For years I have sworn that I really want to homestead. Every step I took that brought me closer to a simpler way of life has made me happy. But I've never taken more than two or three steps together. I've root cellared, gardened, canned, kept chickens, and dried. I've saved seed and sewed. But the truth is - when everyone tells you that there's a reason people live in cities and suburbs and it really is better and that I'm just being ungrateful - it's hard not to second-guess myself.
When my ex and I moved into this house, we were excited because it was the kind of house that's a constant project. Its beauty lies in its imperfection and how it calls you to work on it. Its success in being a home lay in the work that it required, a work that would come out of love and build love. When he moved out, the house became daunting. He was the one who knew how to use a wood stove. He was the one who could use the circular saw. I'm terrified of circular saws. I staunchly and exclusively use a hand saw, and while I'll use a power chop-saw, I have an old, manual one that I prefer even though it needs a new blade.
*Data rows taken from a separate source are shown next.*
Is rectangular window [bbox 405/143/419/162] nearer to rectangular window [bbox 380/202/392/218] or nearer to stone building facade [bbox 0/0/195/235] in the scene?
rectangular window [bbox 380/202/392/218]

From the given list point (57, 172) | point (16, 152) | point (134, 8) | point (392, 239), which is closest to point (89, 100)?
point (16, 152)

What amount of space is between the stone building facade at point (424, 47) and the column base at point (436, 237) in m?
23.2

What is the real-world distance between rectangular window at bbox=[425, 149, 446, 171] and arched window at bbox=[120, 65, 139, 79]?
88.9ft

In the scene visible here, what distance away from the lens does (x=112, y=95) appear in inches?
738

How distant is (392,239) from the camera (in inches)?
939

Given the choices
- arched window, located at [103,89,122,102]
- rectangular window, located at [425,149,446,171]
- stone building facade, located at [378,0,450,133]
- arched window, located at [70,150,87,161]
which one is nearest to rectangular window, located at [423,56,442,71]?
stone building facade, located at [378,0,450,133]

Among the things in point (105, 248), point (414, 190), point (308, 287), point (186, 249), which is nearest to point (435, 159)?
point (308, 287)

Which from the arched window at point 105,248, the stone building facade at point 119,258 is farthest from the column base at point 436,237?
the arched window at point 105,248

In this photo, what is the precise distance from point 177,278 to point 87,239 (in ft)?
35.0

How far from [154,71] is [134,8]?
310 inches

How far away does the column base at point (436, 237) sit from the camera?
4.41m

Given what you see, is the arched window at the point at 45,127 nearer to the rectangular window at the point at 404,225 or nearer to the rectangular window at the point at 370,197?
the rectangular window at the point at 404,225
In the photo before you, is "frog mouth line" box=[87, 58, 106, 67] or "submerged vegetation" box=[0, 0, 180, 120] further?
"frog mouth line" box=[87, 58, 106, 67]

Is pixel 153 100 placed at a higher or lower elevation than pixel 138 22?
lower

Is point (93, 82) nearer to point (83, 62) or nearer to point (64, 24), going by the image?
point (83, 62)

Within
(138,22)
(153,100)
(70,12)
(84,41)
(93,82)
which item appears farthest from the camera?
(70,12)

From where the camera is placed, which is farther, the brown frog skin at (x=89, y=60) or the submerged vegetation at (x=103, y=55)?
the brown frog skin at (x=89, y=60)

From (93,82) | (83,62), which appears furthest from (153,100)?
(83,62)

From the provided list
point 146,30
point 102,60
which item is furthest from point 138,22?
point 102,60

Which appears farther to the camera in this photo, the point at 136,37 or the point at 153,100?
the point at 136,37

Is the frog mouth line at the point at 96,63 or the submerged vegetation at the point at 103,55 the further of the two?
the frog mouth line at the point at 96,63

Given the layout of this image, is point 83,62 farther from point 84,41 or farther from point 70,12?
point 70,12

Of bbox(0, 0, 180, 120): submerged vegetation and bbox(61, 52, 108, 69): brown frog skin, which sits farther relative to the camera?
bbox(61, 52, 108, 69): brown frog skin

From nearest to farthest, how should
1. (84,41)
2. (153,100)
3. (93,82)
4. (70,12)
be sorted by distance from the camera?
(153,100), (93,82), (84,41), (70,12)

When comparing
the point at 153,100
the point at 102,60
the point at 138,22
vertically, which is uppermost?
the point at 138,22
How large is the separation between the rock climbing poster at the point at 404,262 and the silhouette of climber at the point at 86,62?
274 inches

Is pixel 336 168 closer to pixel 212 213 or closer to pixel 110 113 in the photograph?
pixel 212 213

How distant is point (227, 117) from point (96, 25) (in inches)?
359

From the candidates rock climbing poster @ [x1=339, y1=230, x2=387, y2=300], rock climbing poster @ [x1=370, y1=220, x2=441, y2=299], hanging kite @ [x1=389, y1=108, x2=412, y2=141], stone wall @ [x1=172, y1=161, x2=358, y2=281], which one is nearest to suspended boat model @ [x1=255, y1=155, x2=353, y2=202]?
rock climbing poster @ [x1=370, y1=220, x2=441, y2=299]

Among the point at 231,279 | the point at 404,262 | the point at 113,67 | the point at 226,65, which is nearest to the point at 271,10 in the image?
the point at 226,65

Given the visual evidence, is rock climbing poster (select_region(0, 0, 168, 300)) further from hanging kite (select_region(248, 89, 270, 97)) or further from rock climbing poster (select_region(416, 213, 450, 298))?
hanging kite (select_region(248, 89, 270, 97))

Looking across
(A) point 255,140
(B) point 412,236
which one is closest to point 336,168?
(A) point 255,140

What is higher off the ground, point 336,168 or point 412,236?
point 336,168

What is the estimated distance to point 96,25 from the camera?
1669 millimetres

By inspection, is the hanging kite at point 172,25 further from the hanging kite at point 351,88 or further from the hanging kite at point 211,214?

So now I'm here, in this house, on this incredibly beautiful farm land, and the only thing keeping me from jumping in is a bit of fear and nagging doubts. So I'm jumping in. Head-first.
I promised myself when I was a child that I would try to live a simpler, soil-based life (I also once pinkie swore myself that I would never work 9-5, but look where that's gotten me), so I'm trying. Because if i don't jump in now, I might never get the chance to do it again. Because somehow I've managed to forget that I can do the things in life that matter - food, friendship, heat, laughter, joy - on my own, in my own house, with only myself for company. And I need to remember that.